> **PAGE EXTRACT**
☆ ☆ ☆ ☆

By no means do we wish to create the impression that proposals must literally integrate or incorporate all three pillars of our tripartite theme. Rather, we seek proposals of panels, individual papers, and roundtable sessions that foreground at least one of those admittedly big ideas, ideally while placing them in a sort of dialogue with the others. We seek papers and panels that examine issues related to one (perhaps more) of these three concepts in depth, which strikes us as preferable to proposals that attempt to cover all three concepts referenced in the theme. As with citizenship, we thus propose ideas of sustainability and belonging as somewhat free-standing and in themselves expansive rubrics for scholarship.
We feel that such an ambitious theme is warranted by the strong tradition of critically engaged scholarship in American Studies, and more importantly, by the crises--political, constitutional, economic, military, and diplomatic--faced by the United States and the world. Washington D.C., is a fitting place to examine the relationship of the United States., with its growing extremes of wealth and poverty, and its outsized use of the world's energy and water resources, to the poverty and numerous challenges to health, governance, and survival faced by many citizens in the global south. With its national monuments, numerous heritage sites, and government buildings, the District attracts tourists from all over the United States and the world, and its cultural institutions have been at the center of national discussions, occasionally contentious ones, of heritage, historic preservation, and commemoration of the nation's past. At the same time, like most cities of its size, it faces its own chronic problems of inequality and exclusion, and an ongoing struggle waged by District residents for home rule and full citizenship and representation. We look forward to working with the Site Resources committee to draw on the rich cultural resources of Washington DC, and involve local constituencies and scholars seeking to address the concerns particular to residents in the District.
We encourage you to consult Getting on the ASA Meeting Program: A Practical Guide before you submit a proposal.
Please carefully read the proposal submission requirements and guidelines below before proceeding to use the online submission site. Follow the directions precisely and start the application process early. The ASA staff is eager to help people submit their sessions and papers, but it is much easier to do that work when the staff is not pushed up against the deadline. If you encounter any problems please contact us before 5 PM (Pacific) on January 26, 2009 at .
We accept proposals only through our online submission site. Emailed or posted proposals will NOT be accepted. To submit a proposal for a complete session or for an individual paper visit: http://convention2.allacademic.com/one/theasa/theasa09/index.php?

☆ ☆ ☆ ☆

> **DATA SECTION**
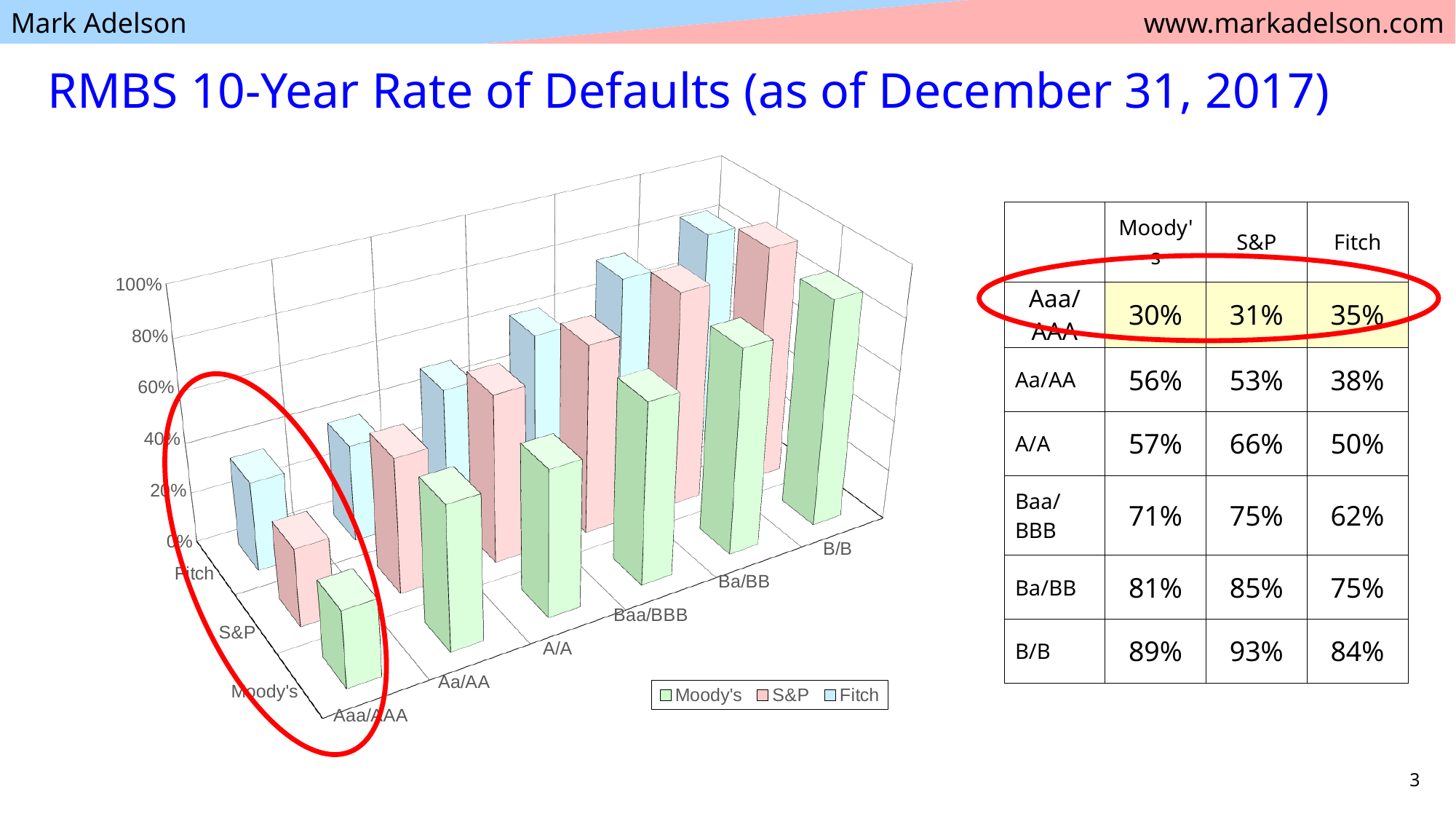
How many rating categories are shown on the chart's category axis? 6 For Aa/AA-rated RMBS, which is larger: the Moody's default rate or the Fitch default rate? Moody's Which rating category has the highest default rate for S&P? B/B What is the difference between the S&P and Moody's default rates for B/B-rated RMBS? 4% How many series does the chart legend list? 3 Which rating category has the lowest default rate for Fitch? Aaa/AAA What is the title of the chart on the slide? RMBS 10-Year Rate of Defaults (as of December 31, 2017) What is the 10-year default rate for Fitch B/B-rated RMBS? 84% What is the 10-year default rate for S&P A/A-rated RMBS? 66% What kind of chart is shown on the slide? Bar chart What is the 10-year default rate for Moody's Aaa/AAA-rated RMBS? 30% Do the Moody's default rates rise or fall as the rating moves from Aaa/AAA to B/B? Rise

☆ ☆ ☆ ☆

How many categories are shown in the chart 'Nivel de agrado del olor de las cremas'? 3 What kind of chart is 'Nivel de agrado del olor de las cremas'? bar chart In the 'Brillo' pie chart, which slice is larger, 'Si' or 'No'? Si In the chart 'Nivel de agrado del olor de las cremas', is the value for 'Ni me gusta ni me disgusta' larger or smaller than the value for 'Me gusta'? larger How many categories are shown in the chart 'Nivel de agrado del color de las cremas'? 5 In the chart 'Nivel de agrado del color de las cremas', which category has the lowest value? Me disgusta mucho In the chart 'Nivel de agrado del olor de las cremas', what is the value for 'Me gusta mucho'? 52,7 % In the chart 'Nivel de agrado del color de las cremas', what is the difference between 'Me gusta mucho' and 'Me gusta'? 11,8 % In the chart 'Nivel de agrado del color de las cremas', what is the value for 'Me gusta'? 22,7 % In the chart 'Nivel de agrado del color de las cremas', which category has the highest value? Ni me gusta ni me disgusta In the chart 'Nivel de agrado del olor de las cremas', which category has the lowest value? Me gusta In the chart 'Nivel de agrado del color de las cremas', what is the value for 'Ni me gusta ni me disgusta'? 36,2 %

☆ ☆ ☆ ☆

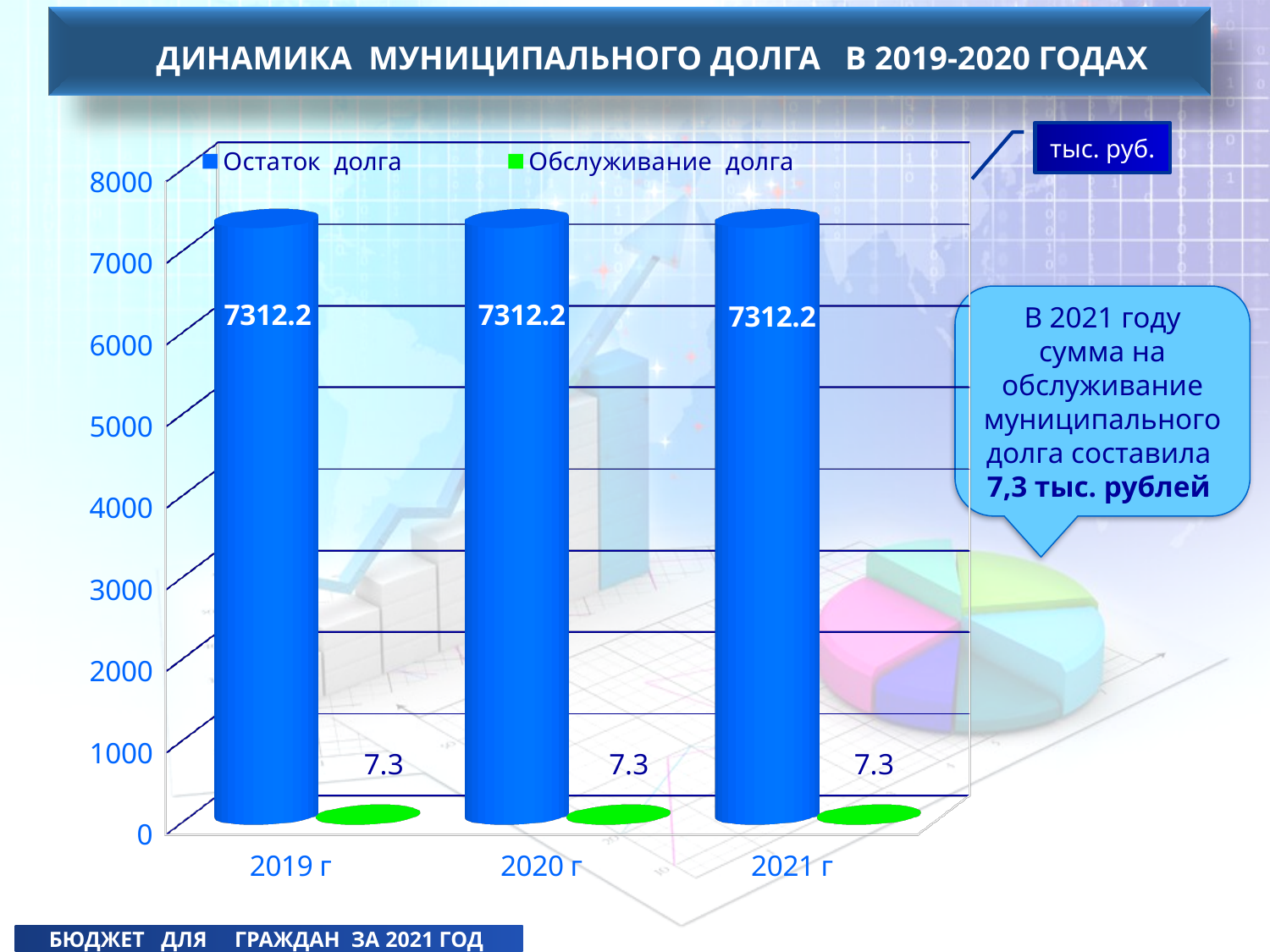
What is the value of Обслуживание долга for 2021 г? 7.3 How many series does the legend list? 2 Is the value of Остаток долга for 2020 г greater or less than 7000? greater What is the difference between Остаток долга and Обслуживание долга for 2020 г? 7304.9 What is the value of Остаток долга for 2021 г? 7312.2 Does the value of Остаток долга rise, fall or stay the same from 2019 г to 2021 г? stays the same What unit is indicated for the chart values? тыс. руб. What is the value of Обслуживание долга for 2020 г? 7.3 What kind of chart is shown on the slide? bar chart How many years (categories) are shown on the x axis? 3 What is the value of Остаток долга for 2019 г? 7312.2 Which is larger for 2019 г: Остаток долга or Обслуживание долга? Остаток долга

☆ ☆ ☆ ☆

> **WHAT YOU NEED TO DO**
1 – Answer these questions from the call for proposals:
(a) What struggle do District residents wage, according to the call?
(b) What guide are applicants encouraged to consult before submitting a proposal?
(c) By what time and date should applicants make contact if they run into problems?
2 – Write the next part of the call for proposals, starting after its final sentence.
You can answer without the records.

> **ANSWERS TO THE TASKS**
1 –
(a) A struggle for home rule and full citizenship and representation.
(b) Getting on the ASA Meeting Program: A Practical Guide.
(c) Before 5 PM (Pacific) on January 26, 2009.

2 –
There are a number of ways that our membership could help both themselves and the program committee when using the on-line system. First, ASA guidelines clearly state that a member may appear only once on the program. When members do not heed this advice, they create more work for the program committee as well as jeopardize both of the panels for which they have committed themselves. Second, we encourage members who have agreed to participate in a panel or have submitted a paper not to then double register as commentator and chair. Third, ASA guidelines state that sessions should reflect institutional and disciplinary diversity. One of the benefits of attending a national conference is to interact with scholars from institutions and fields other than our own. So, when proposals arrived with presenters from only one institution or field they are less attractive to a program committee regardless of content. Finally, it is important to remember that the competition for these slots is extremely competitive.
Proposals on any topic dealing with American Studies may be submitted for traditional paper sessions. Proposals may be submitted for sessions with alterative formats including sessions with papers and sessions without papers (see below). Proposals may also be submitted for individual papers.
Proposals for sessions with papers, including traditional paper sessions, as well as those in talk, online, or exhibit formats, should indicate in a one-page description the session subject/s and the proposed format. Such proposals should also include all relevant information requested below in the submission guidelines and instructions and must include abstracts for each individual presenter.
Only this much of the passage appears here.